Students had opportunities to code robots in the Mechatronics and Automation course (photo by Shenile Ellis)

The program is structured to facilitate connection among peers. Students are initially divided into groups based on their hobbies and interests – information that is collected during the onboarding process – to encourage them to  communicate with each other and form friendships, says Abraham.  

When Shenile Ellis, 17, first applied to Blueprint, the then-Grade 11 student thought it would be a great opportunity to learn more about different engineering disciplines.   

While she was already interested in mechanical engineering because she enjoyed 3D modelling and seeing projects come to life, she was keen to meet other Black students who were interested in STEM and get a glimpse of what it is like to learn on a university campus.  

“I wasn’t sure I would get in, but when I did, I realized I should never count myself out,” Ellis says. “One of the Blueprint leaders always told us that we were there for a reason and that we are all capable.” 

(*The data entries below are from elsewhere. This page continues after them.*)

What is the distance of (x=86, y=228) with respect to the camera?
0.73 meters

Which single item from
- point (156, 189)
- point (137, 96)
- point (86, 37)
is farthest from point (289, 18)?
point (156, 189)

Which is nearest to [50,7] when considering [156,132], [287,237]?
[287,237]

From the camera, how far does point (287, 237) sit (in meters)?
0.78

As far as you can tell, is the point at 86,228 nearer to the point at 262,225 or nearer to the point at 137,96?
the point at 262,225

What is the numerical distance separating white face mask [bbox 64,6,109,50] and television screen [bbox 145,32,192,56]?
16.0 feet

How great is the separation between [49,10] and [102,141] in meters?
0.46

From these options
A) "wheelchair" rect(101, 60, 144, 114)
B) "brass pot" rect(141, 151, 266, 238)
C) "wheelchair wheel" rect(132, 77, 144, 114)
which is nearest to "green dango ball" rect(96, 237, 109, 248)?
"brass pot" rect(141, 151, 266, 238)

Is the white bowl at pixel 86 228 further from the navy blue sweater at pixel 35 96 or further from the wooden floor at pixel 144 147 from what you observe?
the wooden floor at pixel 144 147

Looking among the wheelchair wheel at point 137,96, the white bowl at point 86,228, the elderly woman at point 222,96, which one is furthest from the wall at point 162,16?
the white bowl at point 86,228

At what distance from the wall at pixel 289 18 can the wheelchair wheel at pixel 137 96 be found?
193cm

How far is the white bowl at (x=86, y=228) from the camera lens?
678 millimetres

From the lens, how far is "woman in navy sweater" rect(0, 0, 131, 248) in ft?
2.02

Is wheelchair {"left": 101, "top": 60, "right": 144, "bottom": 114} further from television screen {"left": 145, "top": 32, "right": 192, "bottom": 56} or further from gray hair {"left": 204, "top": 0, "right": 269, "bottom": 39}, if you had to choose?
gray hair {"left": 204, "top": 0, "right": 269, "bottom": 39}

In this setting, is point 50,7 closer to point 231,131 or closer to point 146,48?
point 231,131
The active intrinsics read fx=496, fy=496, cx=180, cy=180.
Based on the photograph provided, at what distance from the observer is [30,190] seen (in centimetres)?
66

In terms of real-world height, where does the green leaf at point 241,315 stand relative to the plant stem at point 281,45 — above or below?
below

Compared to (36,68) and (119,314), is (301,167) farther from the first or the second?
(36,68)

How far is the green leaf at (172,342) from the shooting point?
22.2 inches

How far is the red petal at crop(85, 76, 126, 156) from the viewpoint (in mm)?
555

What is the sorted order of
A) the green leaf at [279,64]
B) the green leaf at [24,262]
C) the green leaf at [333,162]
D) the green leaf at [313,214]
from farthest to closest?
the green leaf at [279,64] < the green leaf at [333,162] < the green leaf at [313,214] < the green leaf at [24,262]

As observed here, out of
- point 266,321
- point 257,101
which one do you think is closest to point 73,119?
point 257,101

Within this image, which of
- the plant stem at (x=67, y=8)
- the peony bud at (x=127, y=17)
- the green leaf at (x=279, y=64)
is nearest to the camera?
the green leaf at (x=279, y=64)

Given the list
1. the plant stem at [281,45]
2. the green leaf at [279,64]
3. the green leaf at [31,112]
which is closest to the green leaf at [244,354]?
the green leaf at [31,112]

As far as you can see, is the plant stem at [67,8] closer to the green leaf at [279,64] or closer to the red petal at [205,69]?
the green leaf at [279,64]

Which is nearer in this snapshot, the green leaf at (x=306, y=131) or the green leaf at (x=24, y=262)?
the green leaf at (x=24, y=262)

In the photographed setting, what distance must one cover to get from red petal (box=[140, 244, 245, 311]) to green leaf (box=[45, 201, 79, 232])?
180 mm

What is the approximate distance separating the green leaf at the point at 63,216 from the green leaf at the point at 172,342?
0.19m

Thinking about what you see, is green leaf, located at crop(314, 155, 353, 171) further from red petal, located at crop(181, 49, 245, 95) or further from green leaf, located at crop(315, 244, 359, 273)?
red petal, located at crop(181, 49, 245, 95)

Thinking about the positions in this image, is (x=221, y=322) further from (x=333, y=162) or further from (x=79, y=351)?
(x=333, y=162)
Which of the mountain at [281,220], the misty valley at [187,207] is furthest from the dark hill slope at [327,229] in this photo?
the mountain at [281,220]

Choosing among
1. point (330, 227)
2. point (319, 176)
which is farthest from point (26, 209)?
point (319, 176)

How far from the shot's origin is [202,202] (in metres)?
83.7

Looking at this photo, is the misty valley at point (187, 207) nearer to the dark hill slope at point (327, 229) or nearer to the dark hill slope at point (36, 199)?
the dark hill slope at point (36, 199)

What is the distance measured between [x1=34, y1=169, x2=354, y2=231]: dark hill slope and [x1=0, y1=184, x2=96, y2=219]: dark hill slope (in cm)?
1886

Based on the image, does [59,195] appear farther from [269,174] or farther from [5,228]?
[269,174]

For Christine Martins-Ezeifeaku, 17, some of the most memorable moments from the summer were the hands-on activities that were a part of the two courses: Engineering and Human Health, and Mechatronics and Automation. 

“In the biomedical engineering lab, we got to do many things we wouldn’t have had the opportunity to do in a typical high school experience,” Martins-Ezeifeaku says. “We got to diagnose sickle cell anemia and create E. coli bacteria.  

“Getting to code the robots in the mechatronics lab and seeing them move after we finished was also an amazing experience.”  

Martins-Ezeifeaku, who has always gravitated towards working with computers and sees herself studying computer engineering or computer science at university in the fall, says she knows how important it is to see people like herself in the technology field.  

“In Grade 10, I took a computer science course that was taught by a teacher who is a Black woman and I was surprised at first because I wasn’t expecting her,” she says. “I loved that class; it really sparked my interest.  

“Everyone who has helped me work towards the technology field has been really encouraging.”  

As part of a month-long engineering design challenge, Blueprint participants were placed in groups and tasked with designing a solution to a client’s problem. This culminated with a presentation in front of judges, U of T Engineering Dean Chris Yip, graduate students and family members at the Myhal Centre for Engineering Innovation & Entrepreneurship.  

“I really enjoyed the project because it allowed me to work on my presentation and teamwork skills,” says Ellis. “The experience also gave us experience that we could use in a first-year engineering design course.” 

Babalola-Lucas, meanwhile, was part of a team tasked to create a product that repelled locusts on a farm in Jamaica. Together, they designed and built an ultrasonic 40 kHz speaker with a high-enough frequency to disrupt the locusts, but too high for humans to hear – so it didn’t affect human quality of life or wildlife.  

“It was really innovative for us, and we ended up winning the competition, which was an extraordinary moment for me,” Babalola-Lucas says. “The entire experience was also an important lesson because I learned that no engineer works alone. You need to know how to work with anyone and everyone. You need to know how to collaborate. Blueprint taught me that from day one.  

“I think any Black student who knows they love STEM should join Blueprint. You’re not only going to be exposed to the different disciplines within engineering, but you’re also going to experience a taste of campus life and learn how to study like a university student. You won’t regret it.”